• [EXTRACTED DATA]:

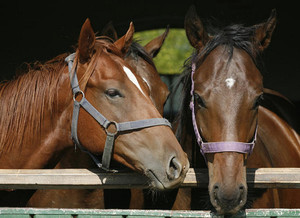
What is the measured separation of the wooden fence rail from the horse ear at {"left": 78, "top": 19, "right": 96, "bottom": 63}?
652mm

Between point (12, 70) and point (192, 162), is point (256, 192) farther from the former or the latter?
point (12, 70)

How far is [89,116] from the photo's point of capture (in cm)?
232

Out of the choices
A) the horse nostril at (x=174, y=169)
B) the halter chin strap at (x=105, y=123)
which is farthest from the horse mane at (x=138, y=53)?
the horse nostril at (x=174, y=169)

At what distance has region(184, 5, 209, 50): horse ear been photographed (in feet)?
8.87

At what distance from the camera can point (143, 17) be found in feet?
22.6

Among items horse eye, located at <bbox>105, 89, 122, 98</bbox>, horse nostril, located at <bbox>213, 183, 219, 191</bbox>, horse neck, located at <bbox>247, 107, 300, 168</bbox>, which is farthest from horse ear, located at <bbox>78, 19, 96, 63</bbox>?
horse neck, located at <bbox>247, 107, 300, 168</bbox>

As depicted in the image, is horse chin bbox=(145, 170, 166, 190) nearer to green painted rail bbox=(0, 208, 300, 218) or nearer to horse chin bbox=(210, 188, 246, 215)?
green painted rail bbox=(0, 208, 300, 218)

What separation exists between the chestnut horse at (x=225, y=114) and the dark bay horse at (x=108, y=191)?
221 mm

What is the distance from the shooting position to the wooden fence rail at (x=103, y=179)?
219cm

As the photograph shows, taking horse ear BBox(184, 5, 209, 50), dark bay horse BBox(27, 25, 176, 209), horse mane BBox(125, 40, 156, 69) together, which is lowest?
dark bay horse BBox(27, 25, 176, 209)

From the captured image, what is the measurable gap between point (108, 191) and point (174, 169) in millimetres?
1067

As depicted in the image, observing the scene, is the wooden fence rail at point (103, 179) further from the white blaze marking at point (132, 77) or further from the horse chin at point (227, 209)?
the white blaze marking at point (132, 77)

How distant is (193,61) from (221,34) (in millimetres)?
242

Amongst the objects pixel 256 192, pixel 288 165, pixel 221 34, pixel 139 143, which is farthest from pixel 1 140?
pixel 288 165
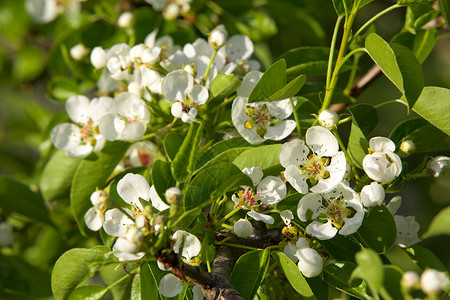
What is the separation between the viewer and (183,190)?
4.59 feet

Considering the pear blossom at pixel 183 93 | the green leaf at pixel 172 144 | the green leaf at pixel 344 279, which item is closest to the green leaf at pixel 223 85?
the pear blossom at pixel 183 93

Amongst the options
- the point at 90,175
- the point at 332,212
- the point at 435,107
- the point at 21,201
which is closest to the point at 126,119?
the point at 90,175

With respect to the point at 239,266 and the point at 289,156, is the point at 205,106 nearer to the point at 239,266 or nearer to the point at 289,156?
the point at 289,156

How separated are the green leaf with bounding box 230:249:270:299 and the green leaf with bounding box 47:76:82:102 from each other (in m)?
1.21

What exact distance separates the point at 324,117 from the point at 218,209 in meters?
0.42

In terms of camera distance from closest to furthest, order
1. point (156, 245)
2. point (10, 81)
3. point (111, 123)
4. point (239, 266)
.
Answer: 1. point (156, 245)
2. point (239, 266)
3. point (111, 123)
4. point (10, 81)

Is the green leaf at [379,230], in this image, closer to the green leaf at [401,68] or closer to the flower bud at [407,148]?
the flower bud at [407,148]

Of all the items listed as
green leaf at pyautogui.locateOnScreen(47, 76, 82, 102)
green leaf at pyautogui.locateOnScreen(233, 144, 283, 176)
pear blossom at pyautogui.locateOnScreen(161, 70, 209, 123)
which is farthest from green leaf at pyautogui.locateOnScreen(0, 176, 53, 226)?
green leaf at pyautogui.locateOnScreen(233, 144, 283, 176)

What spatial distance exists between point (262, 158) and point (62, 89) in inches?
46.0

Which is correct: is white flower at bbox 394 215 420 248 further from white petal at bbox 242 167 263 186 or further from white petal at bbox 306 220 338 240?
white petal at bbox 242 167 263 186

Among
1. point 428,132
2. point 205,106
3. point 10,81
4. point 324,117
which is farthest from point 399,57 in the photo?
point 10,81

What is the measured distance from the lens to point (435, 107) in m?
1.47

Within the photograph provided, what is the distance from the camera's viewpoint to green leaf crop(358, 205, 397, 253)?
1425mm

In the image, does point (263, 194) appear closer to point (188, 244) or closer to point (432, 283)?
point (188, 244)
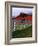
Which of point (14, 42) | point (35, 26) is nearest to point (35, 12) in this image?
point (35, 26)

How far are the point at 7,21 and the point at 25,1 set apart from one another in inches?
16.5

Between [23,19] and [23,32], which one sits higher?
[23,19]

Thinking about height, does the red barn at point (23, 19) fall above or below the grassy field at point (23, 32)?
above

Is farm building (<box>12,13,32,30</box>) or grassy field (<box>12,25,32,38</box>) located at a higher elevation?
farm building (<box>12,13,32,30</box>)

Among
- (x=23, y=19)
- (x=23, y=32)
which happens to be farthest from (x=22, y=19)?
(x=23, y=32)

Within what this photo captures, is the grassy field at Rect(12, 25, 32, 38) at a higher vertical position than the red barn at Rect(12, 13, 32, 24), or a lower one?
lower

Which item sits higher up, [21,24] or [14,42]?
[21,24]

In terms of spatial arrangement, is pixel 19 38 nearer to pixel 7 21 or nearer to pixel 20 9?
pixel 7 21

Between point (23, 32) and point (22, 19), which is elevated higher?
point (22, 19)

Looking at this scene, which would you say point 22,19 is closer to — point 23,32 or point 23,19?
point 23,19

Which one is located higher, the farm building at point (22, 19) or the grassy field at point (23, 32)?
the farm building at point (22, 19)

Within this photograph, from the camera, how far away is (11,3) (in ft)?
4.27
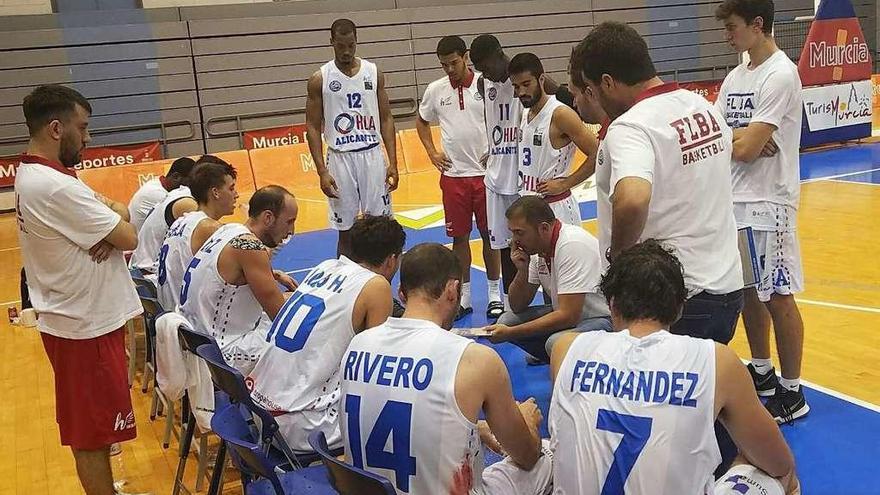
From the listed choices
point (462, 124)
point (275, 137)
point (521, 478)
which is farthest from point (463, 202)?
point (275, 137)

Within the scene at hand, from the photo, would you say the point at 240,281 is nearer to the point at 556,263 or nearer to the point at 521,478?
the point at 556,263

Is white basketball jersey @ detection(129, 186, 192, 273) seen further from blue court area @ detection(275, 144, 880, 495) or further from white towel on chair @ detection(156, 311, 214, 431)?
blue court area @ detection(275, 144, 880, 495)

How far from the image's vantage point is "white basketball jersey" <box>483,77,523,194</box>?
6.43 m

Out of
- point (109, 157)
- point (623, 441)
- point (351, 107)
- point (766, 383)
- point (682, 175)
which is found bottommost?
point (766, 383)

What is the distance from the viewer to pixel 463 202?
7070mm

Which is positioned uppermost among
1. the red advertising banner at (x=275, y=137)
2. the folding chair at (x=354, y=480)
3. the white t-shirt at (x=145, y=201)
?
the red advertising banner at (x=275, y=137)

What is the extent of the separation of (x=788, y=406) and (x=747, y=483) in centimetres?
231

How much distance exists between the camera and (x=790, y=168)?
448 centimetres

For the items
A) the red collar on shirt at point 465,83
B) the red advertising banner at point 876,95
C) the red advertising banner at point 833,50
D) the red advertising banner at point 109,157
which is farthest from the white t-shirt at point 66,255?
the red advertising banner at point 876,95

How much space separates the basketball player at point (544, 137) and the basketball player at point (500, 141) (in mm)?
348

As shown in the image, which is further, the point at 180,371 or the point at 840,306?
the point at 840,306

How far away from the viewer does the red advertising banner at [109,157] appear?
15008 millimetres

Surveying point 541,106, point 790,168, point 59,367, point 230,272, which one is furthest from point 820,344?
point 59,367

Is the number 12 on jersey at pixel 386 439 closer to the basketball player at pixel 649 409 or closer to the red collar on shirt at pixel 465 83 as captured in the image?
the basketball player at pixel 649 409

• [EXERCISE DETAILS]: Rewrite all of the material above, changing every "wooden fence rail" to "timber fence rail" and keeping everything else the same. Leave the pictures out.

• [EXPECTED OUTPUT]:
What is the measured separation of the timber fence rail from the horse ear at {"left": 78, "top": 19, "right": 96, "bottom": 63}?
652mm

Between point (12, 70) and point (192, 162), is point (256, 192) farther from the former or the latter?
point (12, 70)

How far is [89,116] from the photo's point of capture (in cm)?
232

Out of the choices
A) the horse nostril at (x=174, y=169)
B) the halter chin strap at (x=105, y=123)
which is farthest from the horse mane at (x=138, y=53)?
the horse nostril at (x=174, y=169)

At what distance has region(184, 5, 209, 50): horse ear been photographed (in feet)?
8.87

At what distance from the camera can point (143, 17) be found in feet?
22.6

Among items horse eye, located at <bbox>105, 89, 122, 98</bbox>, horse nostril, located at <bbox>213, 183, 219, 191</bbox>, horse neck, located at <bbox>247, 107, 300, 168</bbox>, which is farthest from horse ear, located at <bbox>78, 19, 96, 63</bbox>?
horse neck, located at <bbox>247, 107, 300, 168</bbox>

As depicted in the image, is horse chin bbox=(145, 170, 166, 190) nearer to green painted rail bbox=(0, 208, 300, 218) or nearer to horse chin bbox=(210, 188, 246, 215)?
green painted rail bbox=(0, 208, 300, 218)

What separation exists between the chestnut horse at (x=225, y=114) and the dark bay horse at (x=108, y=191)?
221 mm

What is the distance from the shooting position to the timber fence rail at (x=103, y=179)?
219cm

As the photograph shows, taking horse ear BBox(184, 5, 209, 50), dark bay horse BBox(27, 25, 176, 209), horse mane BBox(125, 40, 156, 69) together, which is lowest?
dark bay horse BBox(27, 25, 176, 209)

From the captured image, what is the measurable gap between point (108, 191) and point (174, 169) in millimetres?
1067

As depicted in the image, observing the scene, is the timber fence rail at point (103, 179) further from the white blaze marking at point (132, 77) or further from the horse chin at point (227, 209)?
the white blaze marking at point (132, 77)

How distant is (193,61) from (221,34) (in millimetres)?
242

Amongst the objects pixel 256 192, pixel 288 165, pixel 221 34, pixel 139 143, which is farthest from pixel 1 140?
pixel 288 165
What is the separation between the viewer and (183,190)?
4.59 feet

Considering the pear blossom at pixel 183 93 | the green leaf at pixel 172 144 | the green leaf at pixel 344 279, which item is closest to the green leaf at pixel 223 85?
the pear blossom at pixel 183 93

Amongst the options
- the point at 90,175
- the point at 332,212
- the point at 435,107
- the point at 21,201
which is closest to the point at 126,119?
the point at 90,175

With respect to the point at 239,266 and the point at 289,156, is the point at 205,106 nearer to the point at 239,266 or nearer to the point at 289,156?
the point at 289,156

How separated are the green leaf with bounding box 230:249:270:299 and the green leaf with bounding box 47:76:82:102 from each other (in m)?
1.21

What exact distance separates the point at 324,117 from the point at 218,209 in meters?
0.42

In terms of camera distance from closest to furthest, order
1. point (156, 245)
2. point (10, 81)
3. point (111, 123)
4. point (239, 266)
.
Answer: 1. point (156, 245)
2. point (239, 266)
3. point (111, 123)
4. point (10, 81)

Is the green leaf at [379,230], in this image, closer to the green leaf at [401,68] or closer to the flower bud at [407,148]?
the flower bud at [407,148]

Of all the items listed as
green leaf at pyautogui.locateOnScreen(47, 76, 82, 102)
green leaf at pyautogui.locateOnScreen(233, 144, 283, 176)
pear blossom at pyautogui.locateOnScreen(161, 70, 209, 123)
which is farthest from green leaf at pyautogui.locateOnScreen(0, 176, 53, 226)?
green leaf at pyautogui.locateOnScreen(233, 144, 283, 176)

What spatial distance exists between point (262, 158) and point (62, 89) in inches?
46.0

Which is correct: is white flower at bbox 394 215 420 248 further from white petal at bbox 242 167 263 186 or further from white petal at bbox 306 220 338 240?
white petal at bbox 242 167 263 186

Among
1. point 428,132
2. point 205,106
3. point 10,81
4. point 324,117
which is farthest from point 399,57 in the photo?
point 10,81

What is the measured distance from the lens to point (435, 107) in m?
1.47

Within the photograph provided, what is the distance from the camera's viewpoint to green leaf crop(358, 205, 397, 253)?
1425mm

In the image, does point (263, 194) appear closer to point (188, 244) or closer to point (432, 283)?
point (188, 244)
Which of point (14, 42) | point (35, 26) is nearest to point (35, 12) in this image?
point (35, 26)

How far are the point at 7,21 and the point at 25,1 set apart from one another in inches?
16.5

Between [23,19] and [23,32], which one sits higher?
[23,19]

Thinking about height, does the red barn at point (23, 19) fall above or below the grassy field at point (23, 32)?
above

Is farm building (<box>12,13,32,30</box>) or grassy field (<box>12,25,32,38</box>) located at a higher elevation?
farm building (<box>12,13,32,30</box>)

Among
- (x=23, y=19)
- (x=23, y=32)
which happens to be farthest from (x=22, y=19)?
(x=23, y=32)

Within what this photo captures, is the grassy field at Rect(12, 25, 32, 38) at a higher vertical position than the red barn at Rect(12, 13, 32, 24), or a lower one?
lower

Which item sits higher up, [21,24] or [14,42]?
[21,24]

In terms of spatial arrangement, is pixel 19 38 nearer to pixel 7 21 or nearer to pixel 20 9?
pixel 7 21

Between point (23, 32) and point (22, 19), which is elevated higher?
point (22, 19)

Looking at this scene, which would you say point 22,19 is closer to — point 23,32 or point 23,19?
point 23,19

Which one is located higher, the farm building at point (22, 19) or the grassy field at point (23, 32)?
the farm building at point (22, 19)

Within this photograph, from the camera, how far away is (11,3) (in ft)?
4.27
From the listed choices
point (462, 124)
point (275, 137)
point (521, 478)
which is farthest from point (463, 202)?
point (275, 137)

Within the scene at hand, from the photo, would you say the point at 240,281 is nearer to the point at 556,263 or nearer to the point at 521,478?
the point at 556,263

Is white basketball jersey @ detection(129, 186, 192, 273) seen further from blue court area @ detection(275, 144, 880, 495) or further from white towel on chair @ detection(156, 311, 214, 431)?
blue court area @ detection(275, 144, 880, 495)

How far from the image's vantage point is "white basketball jersey" <box>483,77,523,194</box>?
6.43 m

Out of
- point (109, 157)
- point (623, 441)
- point (351, 107)
- point (766, 383)
- point (682, 175)
which is found bottommost?
point (766, 383)

What is the distance from the viewer to pixel 463 202?
7070mm

Which is positioned uppermost among
1. the red advertising banner at (x=275, y=137)
2. the folding chair at (x=354, y=480)
3. the white t-shirt at (x=145, y=201)
?
the red advertising banner at (x=275, y=137)

What is the extent of the separation of (x=788, y=406) and (x=747, y=483) in centimetres?
231

How much distance exists between the camera and (x=790, y=168)?
448 centimetres

For the items
A) the red collar on shirt at point 465,83
B) the red advertising banner at point 876,95
C) the red advertising banner at point 833,50
D) the red advertising banner at point 109,157
which is farthest from the white t-shirt at point 66,255?
the red advertising banner at point 876,95

How much space separates the basketball player at point (544, 137) and the basketball player at point (500, 141) (in mm)?
348

As shown in the image, which is further, the point at 180,371 or the point at 840,306?
the point at 840,306

How far away from the viewer does the red advertising banner at [109,157] appear?
15008 millimetres

Surveying point 541,106, point 790,168, point 59,367, point 230,272, which one is furthest from point 820,344?
point 59,367

Is the number 12 on jersey at pixel 386 439 closer to the basketball player at pixel 649 409 or closer to the red collar on shirt at pixel 465 83 as captured in the image?
the basketball player at pixel 649 409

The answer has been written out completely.